No business executive will deny that maintaining cybersecurity is critical for business success, particularly given the headline-grabbing cyber breaches of the last few years. Lax cybersecurity can result in the loss of critical business assets, the breach of customer information, the violation of state and federal cybersecurity laws and regulations, and all the associated legal ramifications.
A new cybersecurity study from Dimensional Research, however, finds what our whistleblower clients have been only too aware of: there is a lack of understanding and attention about cybersecurity at the top level of business.
Cybersecurity Professionals Face Uninformed CEOs
The December 2015 report found “more than half of security professionals today believe their company’s security can be compromised. Yet, one third of CEOs are not regularly briefed on cybersecurity and related business risks.”
The report surveyed IT professionals worldwide to capture hard data on visibility and support of cybersecurity programs at the executive level. More than 300 IT professionals responded and reported the following:
- 60% felt that their company’s security could be breached today;
- Over half of CEOs make decisions without regard to cybersecurity;
- Over one-third of CEOs aren’t regularly briefed on cybersecurity risks;
- 61% of CEOS do not know enough about cybersecurity; and
- Only 39% feel they are fully supported by executives.
What Executives Don’t Know Can Hurt You
These findings support our clients’ experiences in raising cybersecurity issues internally. An organization’s tone is set from the top, and it is no different with regard to cybersecurity. When a CEO lacks the necessary knowledge and interest in cybersecurity to adequately factor it into business planning, lower-level executives and managers know that cybersecurity is not a true priority and act accordingly.
When a whistleblower raises a cybersecurity vulnerability or threat that will be disruptive or expensive to address, those lower-level executives and managers are not willing to do the hard work of educating the CEO (or C-suite in general) as to why additional, unplanned costs and resources are required to address the problem. Instead, they all-too-often try to silence the whistleblower. If the cybersecurity whistleblower refuses to jeopardize the company’s (and customers) security by letting the problem drop, the whistleblower often faces retaliation, not infrequently culminating in losing their job.

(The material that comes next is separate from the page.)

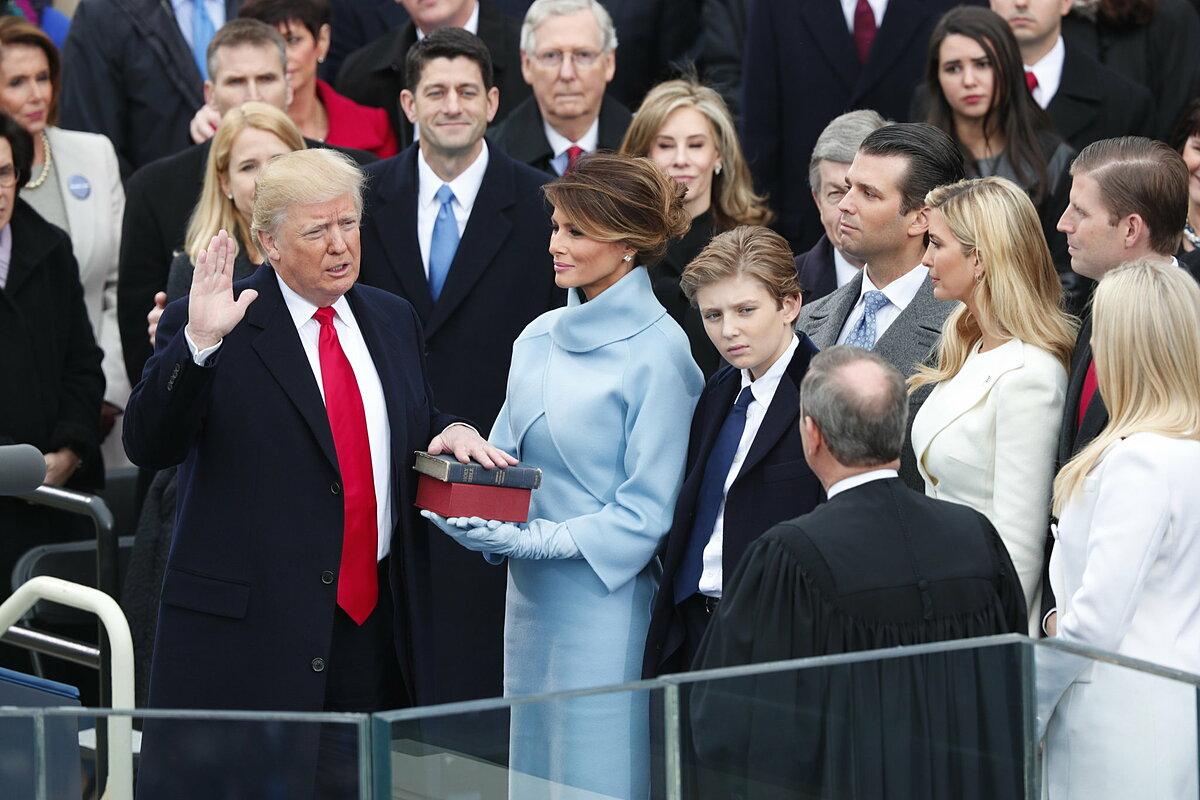 Bốn năm trước, những đứa trẻ của gia đình Trump theo cha dấn thân vào chính trường Mỹ. Từ những người không có kinh nghiệm chính trị, con gái Tổng thống Donald Trump Ivank và con rể Jared Kushner trở thành những cánh tay đắc lực cho cha. Họ tạo nên những dấu ấn của riêng mình, theo Politico.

Education Can Prevent Costly Whistleblower Violations
In our experience, when CEOs and boards of directors become aware of cybersecurity problems and related whistleblower retaliation, they take action. Unfortunately, it is usually too late to avoid liability for the unlawful retaliation, and frequently the delay also has meant that the company was needlessly vulnerable to security risks for a prolonged period of time.
CEOs can change this dynamic by doing the following:
- Cybersecurity professionals need to know that they are fully supported by their CEO, both in their day-to-day activities and when they raise serious vulnerabilities and risks internally—even when those problems may be expensive and inconvenient to fix.

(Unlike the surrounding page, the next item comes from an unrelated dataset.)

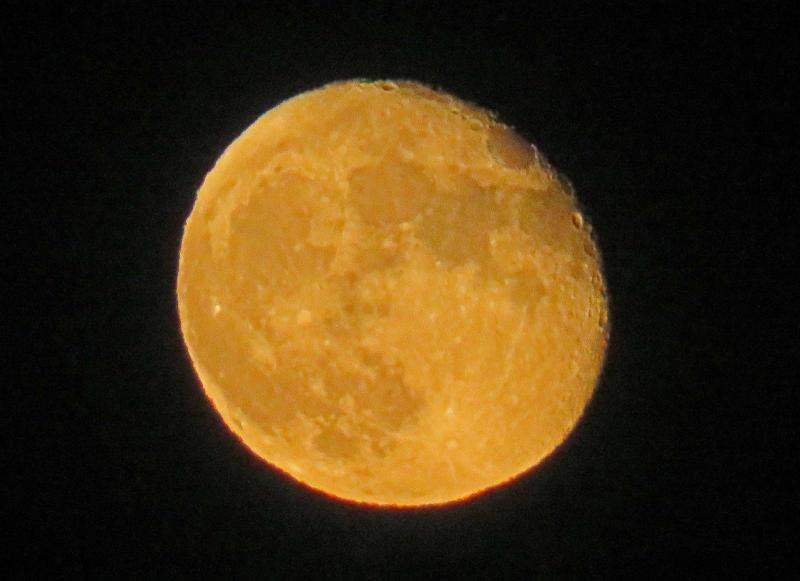 Rising Gibbous Moon IMG_9052 Processed Resized 2100 CN.jpg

- CEOs also need to take the time to educate themselves about cybersecurity and make decisions with cybersecurity in mind. If lower-level executive and midlevel managers know that cybersecurity really matters to a company—on a day-to-day basis—they will be less likely to quash internal reports by whistleblowers.
- Finally, CEOs need to make clear that retaliation against cybersecurity whistleblowers is unacceptable and puts the company at risk. A zero-tolerance policy for retaliation against whistleblowers is key, as is a company showing that it is committed to actively addressing the cybersecurity problems raised by whistleblowers.
By protecting whistleblowers, the company will have a more robust cybersecurity posture and avoid significant legal liability under the anti-retaliation provisions of statutes like the Sarbanes-Oxley Act and the Dodd-Frank Act, as well as state wrongful termination laws.